On dit que les voies de Dieu sont impénétrables. Un homme qui était lui-même un immigrant a lu cela dans le journal et en a entendu parler à la radio. Lorsqu'il était jeune, il était venu d'Allemagne dans cette région du Canada, où il avait étudié pour devenir ingénieur-architecte. Lui et un entrepreneur à la retraite qui était lui aussi un immigrant ont décidé de se rencontrer à l'église. Selon un devis fourni par un architecte d'Ottawa, un architecte d'un des ministères fédéraux, la reconstruction de l'église allait coûter plus de trois millions de dollars.

Cet homme, Norm Becker, et l'autre homme, l'entrepreneur à la retraite âgé de 77 ans, ont décidé de rencontrer le conseil d'administration. Ils ont évalué qu'avec l'aide des architectes, de l'association des ingénieurs de l'Ontario et de bénévoles, ils pourraient reconstruire l'église pour 625 000 $.

Ils ont ensuite rencontré les membres du conseil d'Amherstburg. Je voudrais souligner que le maire de cette ville, Wayne Hurst, est également un descendant d'esclaves africains. Sa mère et son père se sont en fait mariés dans cette église il y a 66 ans. Les six membres du conseil d'administration ont décidé de faire ce que Norm Becker et Louis Scodeller leur conseillaient de faire. Ils ont rencontré leur députée, Susan Whelan, qui leur a promis son appui, ainsi que celui de son père, le sénateur Eugene Whelan, pour les activités de collecte de fonds qui devaient avoir lieu.

C'est avec plaisir que je vous annonce que ce miracle a eu lieu. Outre la contribution du gouvernement du Canada et les fonds recueillis auprès de la population, grâce aux merveilleux efforts de bienfaiteurs communautaires, une contribution de 250 000 $ a été reçue, sans compter l'assistance technique et professionnelle fournie non seulement par l'association des ingénieurs, mais également par les fonctionnaires de Parcs Canada.

En dépit de ces apports, il manque encore des fonds.
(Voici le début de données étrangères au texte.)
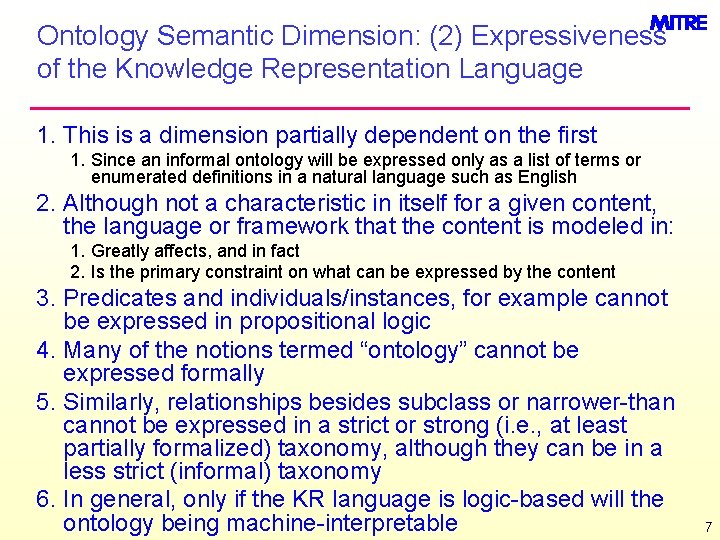 MITRE

Ontology Semantic Dimension: (2) Expressiveness of the Knowledge Representation Language

1. This is a dimension partially dependent on the first
   1. Since an informal ontology will be expressed only as a list of terms or enumerated definitions in a natural language such as English
2. Although not a characteristic in itself for a given content, the language or framework that the content is modeled in:
   1. Greatly affects, and in fact
   2. Is the primary constraint on what can be expressed by the content
3. Predicates and individuals/instances, for example cannot be expressed in propositional logic
4. Many of the notions termed “ontology” cannot be expressed formally
5. Similarly, relationships besides subclass or narrower-than cannot be expressed in a strict or strong (i.e., at least partially formalized) taxonomy, although they can be in a less strict (informal) taxonomy
6. In general, only if the KR language is logic-based will the ontology being machine-interpretable

7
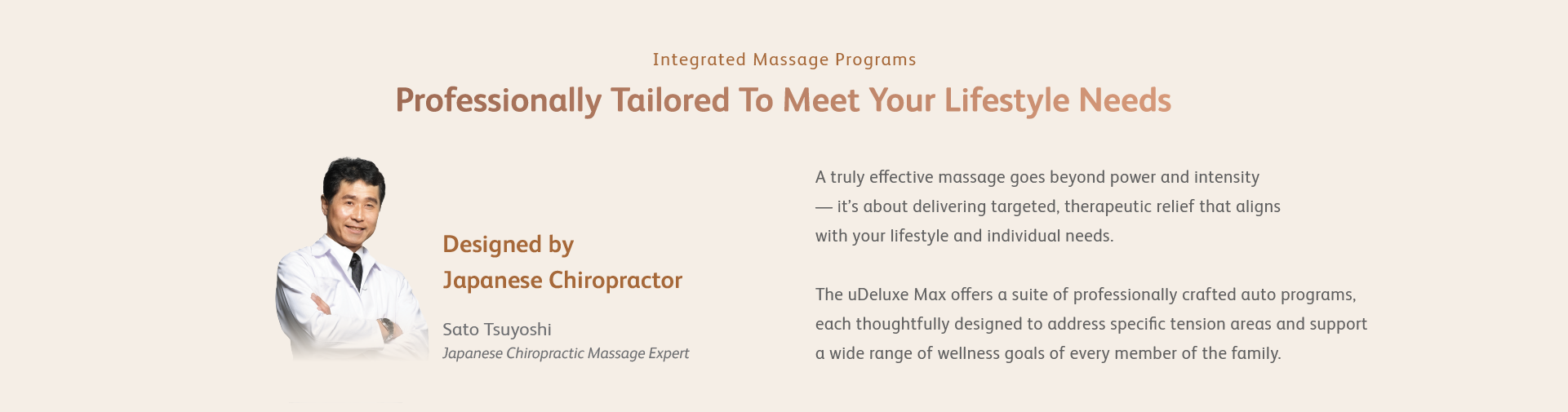 Integrated Massage Programs

Professionally Tailored To Meet Your Lifestyle Needs

Designed by
Japanese Chiropractor

Sato Tsuyoshi
Japanese Chiropractic Massage Expert

A truly effective massage goes beyond power and intensity — it's about delivering targeted, therapeutic relief that aligns with your lifestyle and individual needs.

The uDeluxe Max offers a suite of professionally crafted auto programs, each thoughtfully designed to address specific tension areas and support a wide range of wellness goals of every member of the family.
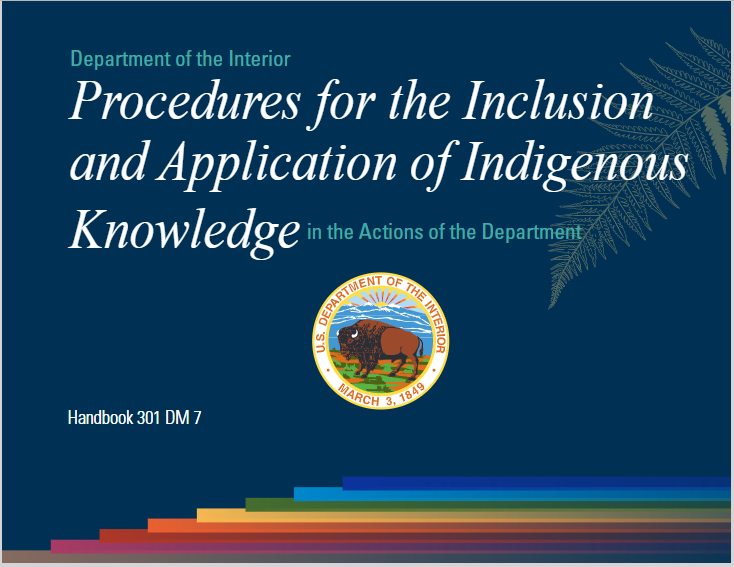 Department of the Interior

Procedures for the Inclusion and Application of Indigenous Knowledge in the Actions of the Department

U.S. DEPARTMENT OF THE INTERIOR
MARCH 3, 1849

Handbook 301 DM 7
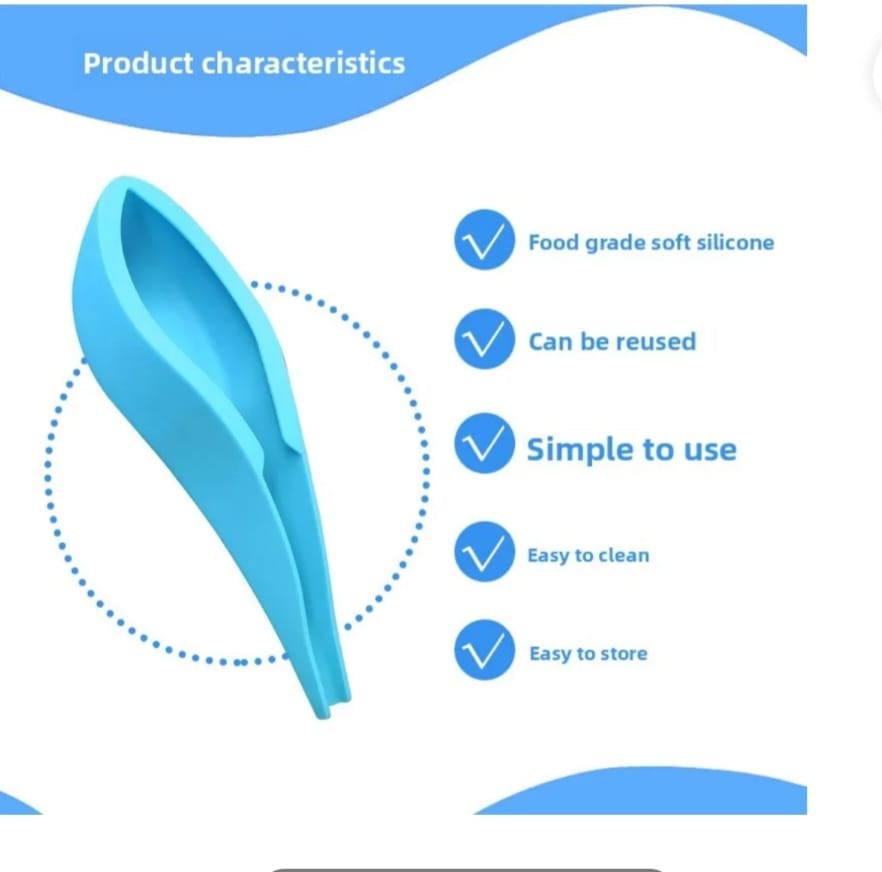 Product characteristics

Food grade soft silicone

Can be reused

Simple to use

Easy to clean

Easy to store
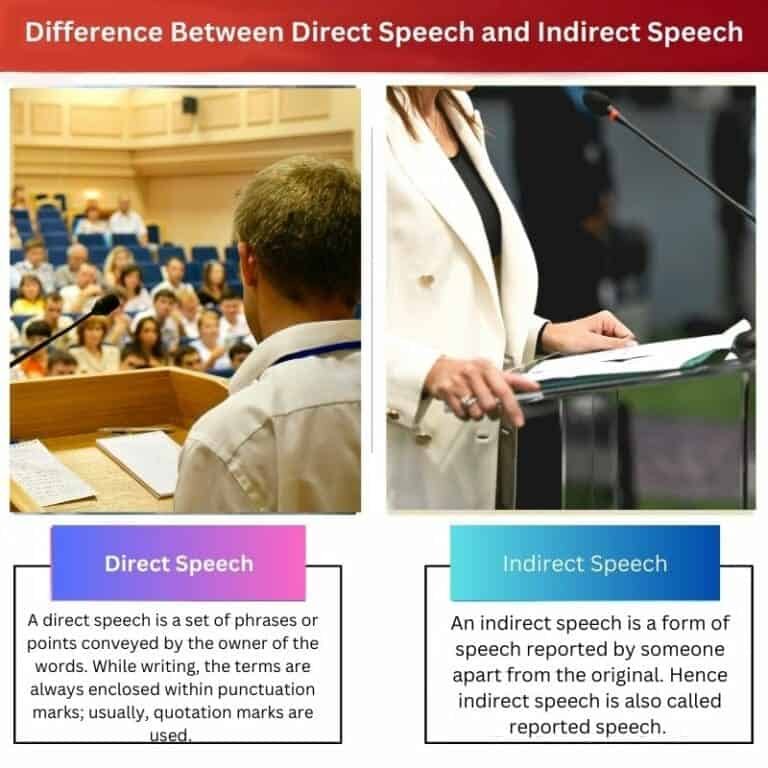 Difference Between Direct Speech and Indirect Speech

Direct Speech

A direct speech is a set of phrases or points conveyed by the owner of the words. While writing, the terms are always enclosed within punctuation marks; usually, quotation marks are used.

Indirect Speech

An indirect speech is a form of speech reported by someone apart from the original. Hence indirect speech is also called reported speech.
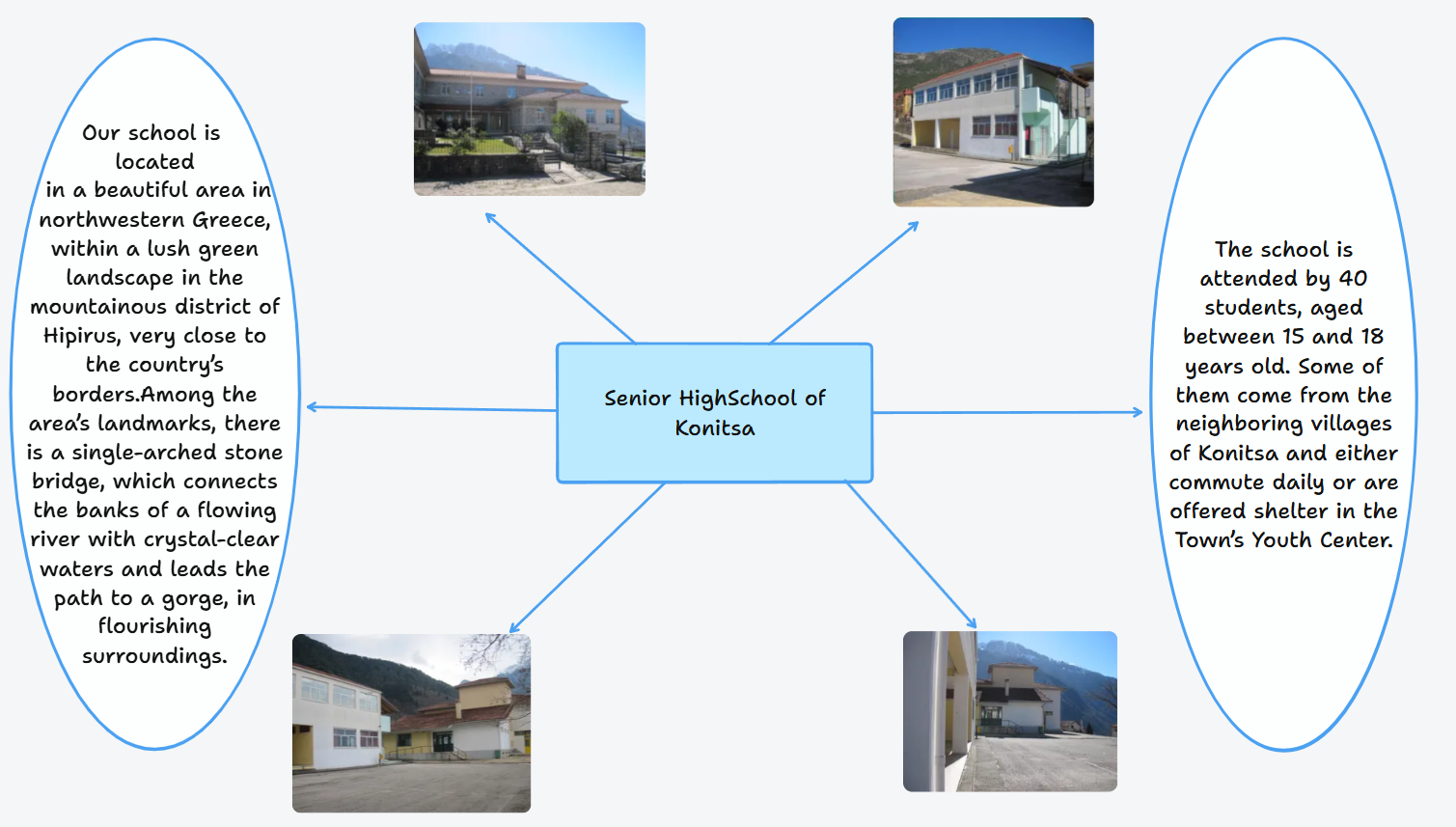 Our school is located in a beautiful area in northwestern Greece, within a lush green landscape in the mountainous district of Hipirus, very close to the country's borders.Among the area's landmarks, there is a single-arched stone bridge, which connects the banks of a flowing river with crystal-clear waters and leads the path to a gorge, in flourishing surroundings.

Senior HighSchool of Konitsa

The school is attended by 40 students, aged between 15 and 18 years old. Some of them come from the neighboring villages of Konitsa and either commute daily or are offered shelter in the Town's Youth Center.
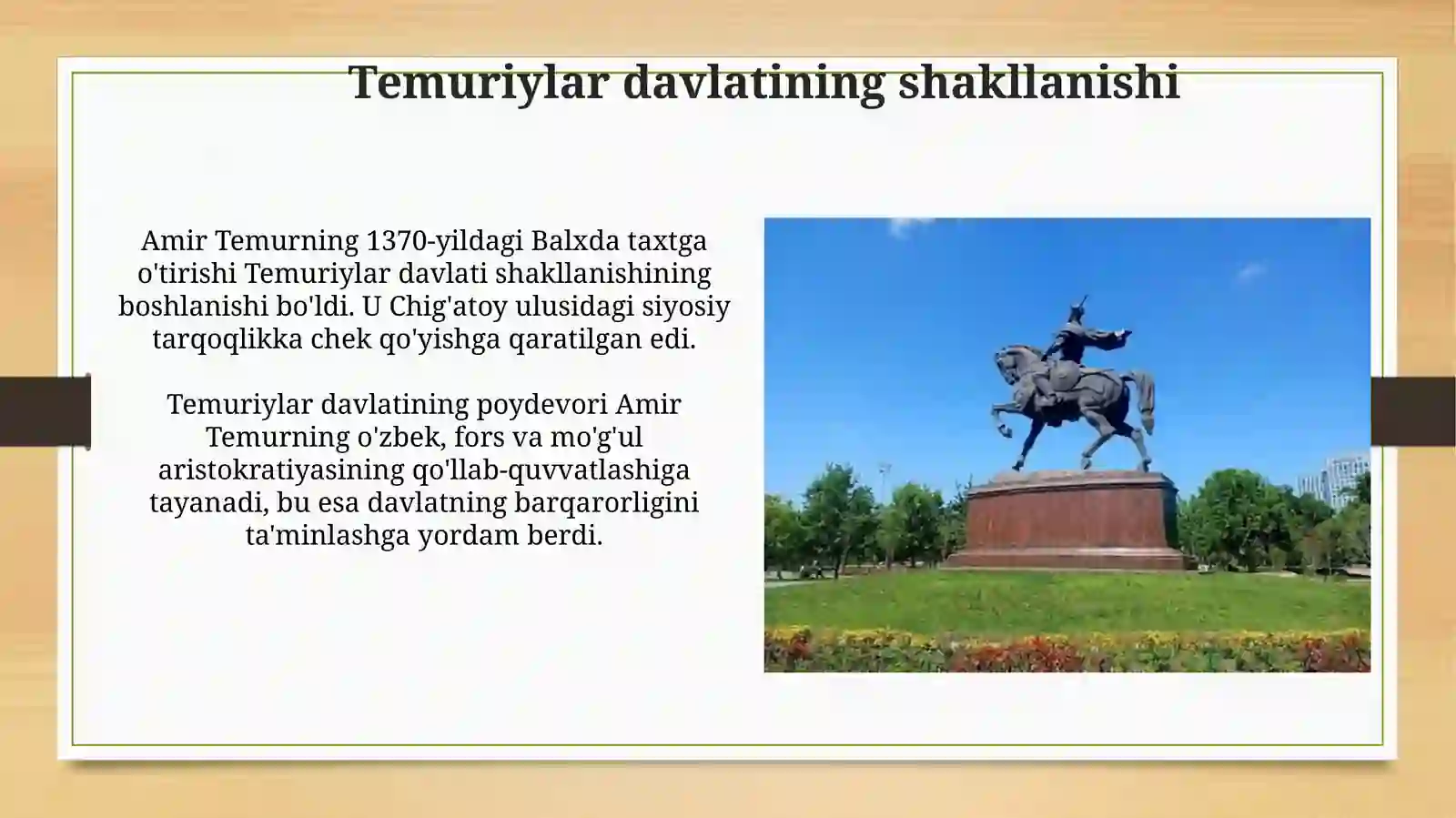 Temuriylar davlatining shakllanishi

Amir Temurning 1370-yildagi Balxda taxtga o'tirishi Temuriylar davlati shakllanishining boshlanishi bo'ldi. U Chig'atoy ulusidagi siyosiy tarqoqlikka chek qo'yishga qaratilgan edi.

Temuriylar davlatining poydevori Amir Temurning o'zbek, fors va mo'g'ul aristokratiyasining qo'llab-quvvatlashiga tayanadi, bu esa davlatning barqarorligini ta'minlashga yordam berdi.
Il est impératif que nous préservions l'intégrité, la longévité et le milieu culturel de l'église épiscopale méthodiste africaine Nazrey pour les générations à venir, car elle atteste de la contribution des noirs à la mosaïque canadienne.

Son Honneur le Président: Si aucun sénateur ne souhaite prendre la parole, le débat sur cette interpellation sera considéré comme clos.